### TÂCHES À FAIRE
a) Reprenez en quelques phrases plus courtes le paragraphe de l'entretien qui commence par « C'est effectivement un sport peu exploité », en gardant ses idées principales.
b) Reproduisez mot pour mot le passage de l'entretien qui commence à « Rencontre avec Sacha » et se termine à « que des amis ! ».

Rencontre avec Sacha Wolff

 

Ovalie en Océanie

Sacha WolffAvec Mercenaire, Sacha Wolff présente un premier long ambitieux. Il dresse le portrait tout en nuances d’un jeune Wallisien, Soane, qui vient en métropole pour jouer au rugby. Un chemin long et tortueux pour se faire respecter des autres et se trouver, entre deux matchs. Rencontre avec un réalisateur plein d’avenir dont on va beaucoup parler et qui ne va pas se faire que des amis !

Il y a peu de films sur le rugby, pourquoi ce choix de toile de fond de votre Mercenaire ?

C’est effectivement un sport peu exploité et qui offre des perspectives cinématographiques assez puissantes. J’ai toujours aimé les films de boxe quand j’étais plus jeune et je trouve que le rugby propose un peu les mêmes types d’enjeux physiques, mais avec une dimension de groupe, sociale, qu’il n’y a pas forcément dans la boxe qui est un sport individuel. Et puis, je suis assez costaud et ça me plaisait de filmer ce type de corps, surtout les avants qui sont ceux qu’on surnomme « les gros » dans le rugby et j’avais envie de m’intéresser à la manière dont ils sont cabossés par ce métier.

Pourquoi alors avoir choisi des athlètes issus de Nouvelle-Calédonie ?

### EXTRAITS DE DONNÉES
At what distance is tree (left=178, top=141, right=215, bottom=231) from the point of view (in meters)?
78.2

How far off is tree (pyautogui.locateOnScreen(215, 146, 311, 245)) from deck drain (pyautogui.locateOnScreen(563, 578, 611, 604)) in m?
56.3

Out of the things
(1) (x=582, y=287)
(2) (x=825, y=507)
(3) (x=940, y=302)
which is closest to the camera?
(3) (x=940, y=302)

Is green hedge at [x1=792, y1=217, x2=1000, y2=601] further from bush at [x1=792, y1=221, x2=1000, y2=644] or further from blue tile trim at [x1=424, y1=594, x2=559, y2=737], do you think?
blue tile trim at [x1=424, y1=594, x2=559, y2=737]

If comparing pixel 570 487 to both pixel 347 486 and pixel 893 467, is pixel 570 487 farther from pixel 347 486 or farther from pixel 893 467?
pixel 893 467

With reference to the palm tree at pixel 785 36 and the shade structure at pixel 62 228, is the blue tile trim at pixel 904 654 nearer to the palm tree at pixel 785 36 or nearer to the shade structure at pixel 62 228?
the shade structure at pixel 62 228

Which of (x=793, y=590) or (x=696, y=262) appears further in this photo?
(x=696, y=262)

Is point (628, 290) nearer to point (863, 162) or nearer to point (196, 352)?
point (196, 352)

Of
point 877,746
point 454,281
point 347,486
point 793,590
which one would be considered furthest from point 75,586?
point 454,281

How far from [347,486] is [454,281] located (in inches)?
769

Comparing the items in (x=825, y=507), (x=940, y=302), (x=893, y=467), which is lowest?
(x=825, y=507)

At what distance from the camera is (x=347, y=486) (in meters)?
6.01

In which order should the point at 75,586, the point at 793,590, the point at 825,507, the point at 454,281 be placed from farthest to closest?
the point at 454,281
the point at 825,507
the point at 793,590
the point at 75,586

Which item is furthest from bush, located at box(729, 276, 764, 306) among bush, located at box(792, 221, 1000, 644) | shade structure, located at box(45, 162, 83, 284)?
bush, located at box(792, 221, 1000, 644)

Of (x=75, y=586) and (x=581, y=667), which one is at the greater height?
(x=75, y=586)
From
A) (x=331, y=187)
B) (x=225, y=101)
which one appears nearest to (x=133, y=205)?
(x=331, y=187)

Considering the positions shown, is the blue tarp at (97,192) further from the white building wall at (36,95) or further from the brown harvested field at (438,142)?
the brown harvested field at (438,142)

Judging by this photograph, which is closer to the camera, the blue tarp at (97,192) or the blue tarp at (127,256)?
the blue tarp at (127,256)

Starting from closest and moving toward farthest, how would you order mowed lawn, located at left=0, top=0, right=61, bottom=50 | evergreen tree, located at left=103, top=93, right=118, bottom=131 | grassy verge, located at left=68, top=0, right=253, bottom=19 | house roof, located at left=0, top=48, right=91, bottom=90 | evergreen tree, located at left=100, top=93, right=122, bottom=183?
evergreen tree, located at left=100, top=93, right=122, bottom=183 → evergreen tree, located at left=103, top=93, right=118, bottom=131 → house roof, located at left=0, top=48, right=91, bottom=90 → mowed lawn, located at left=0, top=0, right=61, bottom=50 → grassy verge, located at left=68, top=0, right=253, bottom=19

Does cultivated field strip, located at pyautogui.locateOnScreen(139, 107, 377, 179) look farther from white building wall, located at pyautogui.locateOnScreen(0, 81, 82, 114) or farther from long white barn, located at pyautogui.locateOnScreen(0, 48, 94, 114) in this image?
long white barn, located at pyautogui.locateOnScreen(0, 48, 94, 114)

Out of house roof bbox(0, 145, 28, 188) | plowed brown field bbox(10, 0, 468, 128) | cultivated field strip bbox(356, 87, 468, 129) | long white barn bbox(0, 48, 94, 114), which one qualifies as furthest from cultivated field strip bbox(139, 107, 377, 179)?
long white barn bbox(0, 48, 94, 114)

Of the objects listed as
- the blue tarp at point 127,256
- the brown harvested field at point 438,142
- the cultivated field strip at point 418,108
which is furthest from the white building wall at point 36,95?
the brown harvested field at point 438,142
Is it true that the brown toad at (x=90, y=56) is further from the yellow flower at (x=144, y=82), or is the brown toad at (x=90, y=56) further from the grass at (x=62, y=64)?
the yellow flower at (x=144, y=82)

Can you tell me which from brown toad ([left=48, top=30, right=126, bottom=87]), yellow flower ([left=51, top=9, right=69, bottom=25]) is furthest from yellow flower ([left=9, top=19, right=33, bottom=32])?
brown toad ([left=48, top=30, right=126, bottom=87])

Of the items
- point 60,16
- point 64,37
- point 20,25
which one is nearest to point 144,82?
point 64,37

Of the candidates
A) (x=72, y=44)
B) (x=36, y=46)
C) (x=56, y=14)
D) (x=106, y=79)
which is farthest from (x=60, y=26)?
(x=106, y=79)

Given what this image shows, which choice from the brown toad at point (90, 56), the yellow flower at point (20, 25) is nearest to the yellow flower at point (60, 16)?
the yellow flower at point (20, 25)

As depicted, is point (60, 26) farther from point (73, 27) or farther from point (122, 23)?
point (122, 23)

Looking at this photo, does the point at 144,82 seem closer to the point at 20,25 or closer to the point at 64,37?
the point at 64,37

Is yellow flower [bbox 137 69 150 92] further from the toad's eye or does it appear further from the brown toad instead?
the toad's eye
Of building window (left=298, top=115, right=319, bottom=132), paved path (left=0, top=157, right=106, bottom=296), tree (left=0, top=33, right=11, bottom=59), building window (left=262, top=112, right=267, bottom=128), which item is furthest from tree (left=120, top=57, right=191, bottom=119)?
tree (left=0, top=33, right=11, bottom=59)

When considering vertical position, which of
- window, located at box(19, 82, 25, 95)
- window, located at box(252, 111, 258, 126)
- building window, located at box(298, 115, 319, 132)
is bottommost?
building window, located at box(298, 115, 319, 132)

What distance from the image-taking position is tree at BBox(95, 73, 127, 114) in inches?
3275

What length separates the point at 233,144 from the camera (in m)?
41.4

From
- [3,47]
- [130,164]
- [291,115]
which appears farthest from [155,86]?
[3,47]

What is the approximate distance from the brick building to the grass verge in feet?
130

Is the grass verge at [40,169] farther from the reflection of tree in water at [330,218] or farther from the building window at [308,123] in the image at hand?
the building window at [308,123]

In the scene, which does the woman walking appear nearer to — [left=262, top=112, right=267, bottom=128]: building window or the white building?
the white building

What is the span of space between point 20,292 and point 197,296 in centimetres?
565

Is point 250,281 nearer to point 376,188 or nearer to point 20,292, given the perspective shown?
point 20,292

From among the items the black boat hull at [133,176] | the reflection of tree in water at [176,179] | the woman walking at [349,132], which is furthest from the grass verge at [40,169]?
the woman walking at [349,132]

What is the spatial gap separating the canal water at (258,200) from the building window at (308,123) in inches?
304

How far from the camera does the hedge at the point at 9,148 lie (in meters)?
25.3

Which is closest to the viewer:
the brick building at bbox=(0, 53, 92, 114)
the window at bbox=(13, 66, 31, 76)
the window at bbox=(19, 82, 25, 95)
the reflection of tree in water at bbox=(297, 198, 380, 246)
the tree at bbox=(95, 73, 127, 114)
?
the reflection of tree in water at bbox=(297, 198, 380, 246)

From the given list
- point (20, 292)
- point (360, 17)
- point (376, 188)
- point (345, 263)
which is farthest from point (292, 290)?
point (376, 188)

### LISTE DES SOLUTIONS
a) Le rugby est un sport peu filmé qui offre de fortes possibilités au cinéma. Plus jeune, le réalisateur aimait les films de boxe. Le rugby présente le même genre d'enjeux physiques, avec en plus une dimension de groupe et sociale. Étant lui-même costaud, il voulait filmer ce type de corps, surtout les avants, surnommés « les gros ». Il voulait aussi montrer comment ce métier les abîme.

b)
Rencontre avec Sacha Wolff

 

Ovalie en Océanie

Sacha WolffAvec Mercenaire, Sacha Wolff présente un premier long ambitieux. Il dresse le portrait tout en nuances d’un jeune Wallisien, Soane, qui vient en métropole pour jouer au rugby. Un chemin long et tortueux pour se faire respecter des autres et se trouver, entre deux matchs. Rencontre avec un réalisateur plein d’avenir dont on va beaucoup parler et qui ne va pas se faire que des amis !